Aggregate – A Powerful Tool for Data Frame in R
Want to share your content on R-bloggers? click here if you have a blog, or here if you don't.
This post gives a short review of the aggregate function as used for data.frames and presents some interesting uses: from the trivial but handy to the most complicated problems I have solved with aggregate.

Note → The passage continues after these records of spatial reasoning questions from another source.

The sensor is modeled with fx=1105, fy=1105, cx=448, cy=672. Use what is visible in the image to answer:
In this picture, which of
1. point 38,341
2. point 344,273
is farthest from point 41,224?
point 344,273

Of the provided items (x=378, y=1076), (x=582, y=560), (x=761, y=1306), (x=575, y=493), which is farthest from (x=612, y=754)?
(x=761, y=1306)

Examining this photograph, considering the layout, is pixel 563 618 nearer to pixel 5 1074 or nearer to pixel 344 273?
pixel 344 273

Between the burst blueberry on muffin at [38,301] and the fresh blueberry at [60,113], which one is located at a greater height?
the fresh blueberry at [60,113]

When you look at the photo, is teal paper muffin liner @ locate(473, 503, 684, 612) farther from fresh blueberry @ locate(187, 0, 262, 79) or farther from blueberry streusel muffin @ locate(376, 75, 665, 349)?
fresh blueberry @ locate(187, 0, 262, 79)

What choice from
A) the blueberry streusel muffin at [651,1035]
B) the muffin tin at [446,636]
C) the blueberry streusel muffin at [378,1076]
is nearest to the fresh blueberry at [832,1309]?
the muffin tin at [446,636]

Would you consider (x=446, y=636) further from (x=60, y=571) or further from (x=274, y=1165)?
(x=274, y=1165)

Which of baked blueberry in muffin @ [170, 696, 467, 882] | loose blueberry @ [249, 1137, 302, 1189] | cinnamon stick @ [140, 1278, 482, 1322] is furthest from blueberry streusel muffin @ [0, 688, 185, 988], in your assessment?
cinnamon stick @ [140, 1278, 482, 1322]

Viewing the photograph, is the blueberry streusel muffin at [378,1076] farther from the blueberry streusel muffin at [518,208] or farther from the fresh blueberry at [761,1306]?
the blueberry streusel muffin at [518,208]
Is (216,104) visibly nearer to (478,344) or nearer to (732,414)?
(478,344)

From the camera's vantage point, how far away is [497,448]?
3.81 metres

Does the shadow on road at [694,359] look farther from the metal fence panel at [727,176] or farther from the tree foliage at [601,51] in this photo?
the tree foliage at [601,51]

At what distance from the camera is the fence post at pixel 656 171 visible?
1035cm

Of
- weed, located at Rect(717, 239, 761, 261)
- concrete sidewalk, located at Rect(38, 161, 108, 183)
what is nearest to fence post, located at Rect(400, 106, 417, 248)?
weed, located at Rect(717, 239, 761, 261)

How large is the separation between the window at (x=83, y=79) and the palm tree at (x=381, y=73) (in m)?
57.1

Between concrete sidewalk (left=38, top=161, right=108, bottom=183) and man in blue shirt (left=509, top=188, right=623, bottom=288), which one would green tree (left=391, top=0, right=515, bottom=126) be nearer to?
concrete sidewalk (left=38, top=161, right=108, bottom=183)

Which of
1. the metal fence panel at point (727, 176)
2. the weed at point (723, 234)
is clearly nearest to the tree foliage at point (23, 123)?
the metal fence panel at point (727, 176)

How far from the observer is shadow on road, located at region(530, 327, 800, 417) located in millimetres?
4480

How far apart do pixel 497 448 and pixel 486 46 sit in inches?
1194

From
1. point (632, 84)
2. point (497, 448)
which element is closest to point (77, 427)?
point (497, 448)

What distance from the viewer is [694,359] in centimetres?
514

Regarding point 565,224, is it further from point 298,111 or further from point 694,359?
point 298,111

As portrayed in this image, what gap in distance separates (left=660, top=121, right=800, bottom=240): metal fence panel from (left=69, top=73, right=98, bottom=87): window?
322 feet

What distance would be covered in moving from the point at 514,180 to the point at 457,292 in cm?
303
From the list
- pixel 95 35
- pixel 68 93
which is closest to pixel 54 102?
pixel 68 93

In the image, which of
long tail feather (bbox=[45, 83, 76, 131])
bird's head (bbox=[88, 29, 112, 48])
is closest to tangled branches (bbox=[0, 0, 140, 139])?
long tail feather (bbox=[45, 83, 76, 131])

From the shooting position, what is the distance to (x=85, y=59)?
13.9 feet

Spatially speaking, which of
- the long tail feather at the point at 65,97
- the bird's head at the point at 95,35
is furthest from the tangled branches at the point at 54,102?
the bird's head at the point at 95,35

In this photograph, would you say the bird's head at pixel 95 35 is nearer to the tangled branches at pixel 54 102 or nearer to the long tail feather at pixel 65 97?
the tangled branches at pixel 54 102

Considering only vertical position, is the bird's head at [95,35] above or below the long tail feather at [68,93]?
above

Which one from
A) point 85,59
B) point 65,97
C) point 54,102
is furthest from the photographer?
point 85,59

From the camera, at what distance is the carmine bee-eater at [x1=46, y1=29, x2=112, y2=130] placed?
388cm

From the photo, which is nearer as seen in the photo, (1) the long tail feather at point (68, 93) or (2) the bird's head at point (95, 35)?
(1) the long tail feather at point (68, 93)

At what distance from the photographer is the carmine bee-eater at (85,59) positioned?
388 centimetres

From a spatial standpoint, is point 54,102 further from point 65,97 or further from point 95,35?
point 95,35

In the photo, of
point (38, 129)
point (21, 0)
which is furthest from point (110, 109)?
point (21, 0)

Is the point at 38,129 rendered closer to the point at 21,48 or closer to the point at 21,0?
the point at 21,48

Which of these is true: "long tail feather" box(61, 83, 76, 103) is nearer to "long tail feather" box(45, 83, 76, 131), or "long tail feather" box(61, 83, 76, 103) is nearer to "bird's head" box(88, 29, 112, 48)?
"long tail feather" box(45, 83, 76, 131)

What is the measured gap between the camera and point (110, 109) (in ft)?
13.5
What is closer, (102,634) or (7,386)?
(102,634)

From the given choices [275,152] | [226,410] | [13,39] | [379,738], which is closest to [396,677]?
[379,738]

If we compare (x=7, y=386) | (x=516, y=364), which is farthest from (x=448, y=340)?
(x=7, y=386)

Aggregate (data.frame): Technical Overview
Aggregate
is a function in base R which can, as the name suggests, aggregate the inputted data.frame
d.f by applying a function specified by the FUN
parameter to each column of sub-data.frames defined by the by
input parameter.
The by
parameter has to be a list
. However, since data.frame
‘s are handled as (named) lists of columns, one or more columns of a data.frame
can also be passed as the by
parameter. Interestingly, if these columns are of the same data.frame
as the one inputted as x
, those columns are not passed on to the FUN
function.
The function to apply has to be able to accept a vector
(since it will be called with parts of a column of a data.frame
as input).
The sub-data.frames defined by the by
input parameter can be thought of as logical indexing:
d.f <- data.frame(rating = c("AAA", "A", "A", "AAA", "BB", "BB", "AAA", "A")) i <- 1 by <- d.f$rating sub.data.frame <- d.f[by == unique(by)[i], ]
and do this for every i
between 1 and length(unique(by))
. Note that the by
variable doesn’t have to agree with one (or more) column of the data.frame
but could be anything. Hence, one can reproduce the aggregate
functionality by a for
cycle running the cycle variable over the unique values of the variable passed as by
and an sapply
applying the function passed as FUN
to each column of the data.frame
sub.data.frame. Such a workaround however would be very difficult to document, as it would be unclear what (and why) this code is actually doing.
Aggregate
always returns a data.frame
as a result. This data.frame
will contain the (now unique) values from the input parameter by
as the first column and then columns containing the results of the call to the function in the FUN
parameter applied to the parts of the columns of the inputted data.frame
. It is interesting to note that if the function FUN
returns multiple values, the class of the columns of the result data.frame
will be list
or something a list
can be cast to (see the last example below).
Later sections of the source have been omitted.